Si tel est le cas, je vous le déconseille fortement. En effet, il y a des dissipateurs thermiques sous le clavier. Si vous fermez l'ibook, la chaleur continuera de se dissiper par la, et va aller directement chauffer l'écran....pas terrible quand meme.

Alex


----------



## bobbynountchak (16 Décembre 2004)

t'as deviné juste, alex, nosleep sert a ca...
 je suis au courant pour les histoires de dissipation de chaleur, mais pour l'utilisation que je voulais en faire, ca ne posait pas de problemes : juste pouvoir fermer le capot pendant les operations de maintenance un peu longues, du genre avec disk warrior...
 comme ca je peux lacher ma machine des yeux sans craindre que le chat de ma copine vienne crapahuter sur le clavier... c'est qu'il est lourd, le bougre, et il adore mon ibook! je vais essayer de trouver des boulettes empoisonnees pas cher...)
 cependant, je pense comme toi qu'une utilisation trop longue et intensive capot ferme comporte des risques, c'est sur...


----------



## drs (16 Décembre 2004)

bah attache ton chat durant les opérations de maintenance. 

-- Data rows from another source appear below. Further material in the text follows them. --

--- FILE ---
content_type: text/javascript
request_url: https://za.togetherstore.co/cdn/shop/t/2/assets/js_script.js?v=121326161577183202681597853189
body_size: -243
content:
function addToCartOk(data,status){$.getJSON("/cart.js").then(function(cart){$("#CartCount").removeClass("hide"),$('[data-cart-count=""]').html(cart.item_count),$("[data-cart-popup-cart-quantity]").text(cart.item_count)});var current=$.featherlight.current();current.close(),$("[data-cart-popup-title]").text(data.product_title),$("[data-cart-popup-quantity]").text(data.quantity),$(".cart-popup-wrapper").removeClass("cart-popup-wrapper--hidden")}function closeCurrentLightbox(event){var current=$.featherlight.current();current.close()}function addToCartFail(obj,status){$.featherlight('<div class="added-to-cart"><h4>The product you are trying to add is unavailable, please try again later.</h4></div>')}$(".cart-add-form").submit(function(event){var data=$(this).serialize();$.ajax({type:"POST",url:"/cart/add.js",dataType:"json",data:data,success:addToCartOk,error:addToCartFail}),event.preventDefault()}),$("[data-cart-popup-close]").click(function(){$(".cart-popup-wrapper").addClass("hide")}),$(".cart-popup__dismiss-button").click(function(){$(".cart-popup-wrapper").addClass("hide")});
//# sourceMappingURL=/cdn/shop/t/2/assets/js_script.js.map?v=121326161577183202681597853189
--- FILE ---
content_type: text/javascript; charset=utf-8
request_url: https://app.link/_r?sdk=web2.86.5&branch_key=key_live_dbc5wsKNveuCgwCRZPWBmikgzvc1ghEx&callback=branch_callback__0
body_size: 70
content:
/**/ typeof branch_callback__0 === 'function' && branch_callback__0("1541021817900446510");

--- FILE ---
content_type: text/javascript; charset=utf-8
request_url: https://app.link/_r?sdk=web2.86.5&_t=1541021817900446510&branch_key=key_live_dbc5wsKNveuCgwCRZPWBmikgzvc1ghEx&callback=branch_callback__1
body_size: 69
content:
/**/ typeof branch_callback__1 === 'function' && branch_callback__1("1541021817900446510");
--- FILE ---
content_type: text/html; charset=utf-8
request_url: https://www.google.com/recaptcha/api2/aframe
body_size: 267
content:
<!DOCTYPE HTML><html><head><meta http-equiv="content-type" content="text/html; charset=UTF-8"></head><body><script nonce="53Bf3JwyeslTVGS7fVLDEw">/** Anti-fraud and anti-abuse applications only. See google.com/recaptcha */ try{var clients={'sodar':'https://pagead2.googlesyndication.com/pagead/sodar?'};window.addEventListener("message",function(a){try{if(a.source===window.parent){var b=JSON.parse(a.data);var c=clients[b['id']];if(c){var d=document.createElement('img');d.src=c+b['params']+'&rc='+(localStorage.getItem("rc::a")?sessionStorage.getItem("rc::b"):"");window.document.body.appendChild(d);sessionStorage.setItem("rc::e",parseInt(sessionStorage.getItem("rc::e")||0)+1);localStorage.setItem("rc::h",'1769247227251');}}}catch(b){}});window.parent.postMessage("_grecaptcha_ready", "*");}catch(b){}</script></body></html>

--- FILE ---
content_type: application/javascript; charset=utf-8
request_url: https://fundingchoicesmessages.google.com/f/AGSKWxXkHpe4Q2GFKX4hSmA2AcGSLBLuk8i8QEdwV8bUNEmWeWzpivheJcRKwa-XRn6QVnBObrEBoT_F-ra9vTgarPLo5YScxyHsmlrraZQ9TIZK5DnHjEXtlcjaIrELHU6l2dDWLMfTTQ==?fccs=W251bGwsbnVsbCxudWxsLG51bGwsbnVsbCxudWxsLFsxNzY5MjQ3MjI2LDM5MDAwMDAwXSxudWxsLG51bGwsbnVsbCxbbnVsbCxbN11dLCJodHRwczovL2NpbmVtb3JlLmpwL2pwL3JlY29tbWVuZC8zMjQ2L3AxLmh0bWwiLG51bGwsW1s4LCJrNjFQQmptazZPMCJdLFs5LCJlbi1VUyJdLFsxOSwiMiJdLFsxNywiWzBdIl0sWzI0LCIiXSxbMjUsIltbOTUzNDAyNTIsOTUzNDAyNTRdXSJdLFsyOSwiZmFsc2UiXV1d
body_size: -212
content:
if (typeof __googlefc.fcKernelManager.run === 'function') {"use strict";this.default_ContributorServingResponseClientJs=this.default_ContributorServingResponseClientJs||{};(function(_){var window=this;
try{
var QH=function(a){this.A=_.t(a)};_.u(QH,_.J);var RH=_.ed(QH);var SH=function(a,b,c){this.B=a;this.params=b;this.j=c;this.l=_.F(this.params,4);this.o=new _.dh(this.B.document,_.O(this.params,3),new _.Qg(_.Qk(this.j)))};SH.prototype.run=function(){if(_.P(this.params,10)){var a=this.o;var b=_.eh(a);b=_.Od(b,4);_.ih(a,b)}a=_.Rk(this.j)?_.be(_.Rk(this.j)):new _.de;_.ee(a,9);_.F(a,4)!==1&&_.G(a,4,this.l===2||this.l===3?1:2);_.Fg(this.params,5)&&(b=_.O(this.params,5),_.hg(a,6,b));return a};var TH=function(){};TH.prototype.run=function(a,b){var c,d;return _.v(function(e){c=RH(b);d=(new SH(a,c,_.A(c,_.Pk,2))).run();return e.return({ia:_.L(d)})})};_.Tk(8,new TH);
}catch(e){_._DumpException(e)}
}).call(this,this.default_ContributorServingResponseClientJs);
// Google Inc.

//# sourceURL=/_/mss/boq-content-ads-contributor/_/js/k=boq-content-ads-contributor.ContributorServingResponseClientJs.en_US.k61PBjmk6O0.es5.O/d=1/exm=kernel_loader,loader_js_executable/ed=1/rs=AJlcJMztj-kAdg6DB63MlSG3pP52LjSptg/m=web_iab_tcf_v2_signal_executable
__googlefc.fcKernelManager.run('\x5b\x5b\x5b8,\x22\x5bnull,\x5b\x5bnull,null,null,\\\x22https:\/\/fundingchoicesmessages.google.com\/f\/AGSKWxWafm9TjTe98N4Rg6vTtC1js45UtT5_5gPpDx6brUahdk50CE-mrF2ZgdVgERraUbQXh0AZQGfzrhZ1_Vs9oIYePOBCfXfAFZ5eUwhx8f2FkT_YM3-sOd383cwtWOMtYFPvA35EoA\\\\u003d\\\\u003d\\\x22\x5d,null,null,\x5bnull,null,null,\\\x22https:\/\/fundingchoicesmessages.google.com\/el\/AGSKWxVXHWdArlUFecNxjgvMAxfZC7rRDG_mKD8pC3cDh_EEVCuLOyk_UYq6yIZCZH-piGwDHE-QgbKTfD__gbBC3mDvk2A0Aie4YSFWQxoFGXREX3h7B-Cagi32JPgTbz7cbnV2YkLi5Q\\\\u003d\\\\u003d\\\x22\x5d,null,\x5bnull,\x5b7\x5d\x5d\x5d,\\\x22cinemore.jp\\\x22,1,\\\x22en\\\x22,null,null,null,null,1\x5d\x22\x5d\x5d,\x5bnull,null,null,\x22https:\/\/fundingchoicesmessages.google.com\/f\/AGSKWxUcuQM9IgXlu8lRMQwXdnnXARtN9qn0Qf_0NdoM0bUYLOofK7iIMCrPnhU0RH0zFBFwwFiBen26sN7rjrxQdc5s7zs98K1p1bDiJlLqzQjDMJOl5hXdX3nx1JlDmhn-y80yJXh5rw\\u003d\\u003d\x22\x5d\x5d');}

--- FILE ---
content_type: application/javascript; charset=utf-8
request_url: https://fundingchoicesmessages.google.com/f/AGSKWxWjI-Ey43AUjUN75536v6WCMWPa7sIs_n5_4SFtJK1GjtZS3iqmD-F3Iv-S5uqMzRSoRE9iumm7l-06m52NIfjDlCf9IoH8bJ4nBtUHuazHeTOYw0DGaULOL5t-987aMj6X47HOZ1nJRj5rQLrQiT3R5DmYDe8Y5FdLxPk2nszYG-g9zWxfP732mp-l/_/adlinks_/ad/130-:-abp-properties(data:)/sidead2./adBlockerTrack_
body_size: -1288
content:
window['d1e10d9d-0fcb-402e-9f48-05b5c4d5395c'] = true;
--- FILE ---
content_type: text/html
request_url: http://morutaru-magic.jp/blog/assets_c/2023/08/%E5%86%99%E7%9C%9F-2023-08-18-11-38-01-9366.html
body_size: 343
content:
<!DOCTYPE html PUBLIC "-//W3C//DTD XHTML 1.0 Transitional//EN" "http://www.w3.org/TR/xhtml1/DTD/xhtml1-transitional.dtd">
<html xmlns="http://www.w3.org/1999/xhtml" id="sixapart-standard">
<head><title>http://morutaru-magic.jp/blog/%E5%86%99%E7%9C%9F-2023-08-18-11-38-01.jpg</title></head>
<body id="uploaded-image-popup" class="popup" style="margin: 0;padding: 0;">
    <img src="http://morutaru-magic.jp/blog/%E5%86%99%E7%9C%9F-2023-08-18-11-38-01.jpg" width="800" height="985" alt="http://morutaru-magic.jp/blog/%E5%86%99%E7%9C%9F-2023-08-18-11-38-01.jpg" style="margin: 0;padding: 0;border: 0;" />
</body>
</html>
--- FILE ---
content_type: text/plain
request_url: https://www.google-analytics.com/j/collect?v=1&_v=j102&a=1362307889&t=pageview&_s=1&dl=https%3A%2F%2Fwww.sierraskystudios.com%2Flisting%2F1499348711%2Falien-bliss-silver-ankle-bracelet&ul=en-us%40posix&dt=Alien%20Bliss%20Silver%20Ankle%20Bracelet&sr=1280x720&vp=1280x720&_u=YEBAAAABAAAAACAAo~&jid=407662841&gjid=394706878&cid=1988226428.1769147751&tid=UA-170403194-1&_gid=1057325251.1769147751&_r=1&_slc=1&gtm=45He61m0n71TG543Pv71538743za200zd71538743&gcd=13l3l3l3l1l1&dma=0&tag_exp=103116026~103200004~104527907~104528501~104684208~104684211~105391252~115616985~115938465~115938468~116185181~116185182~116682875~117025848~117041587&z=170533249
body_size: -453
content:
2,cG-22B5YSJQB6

Attention toutefois car DiskWarrior et autres TechToolPro font appel au disque plus que dans une utilisation bureautique standard. Donc chauffe assurée 

Alex


----------



## bobbynountchak (16 Décembre 2004)

la dessus t'as raison, mais je pense pas que ca coure un risque vu le temps que ca prend...
par contre pour le chat, j'ai essaye je peux pas, c'est celui de ma copine, pas le droit d'y toucher  
c'est pour ca que les boulettes empoisonnees... si quelqu'un a une adresse...


----------



## bobbynountchak (17 Décembre 2004)

ceci dit, je ne sais toujours pas comment virer cette merde de mon mac, moi...


----------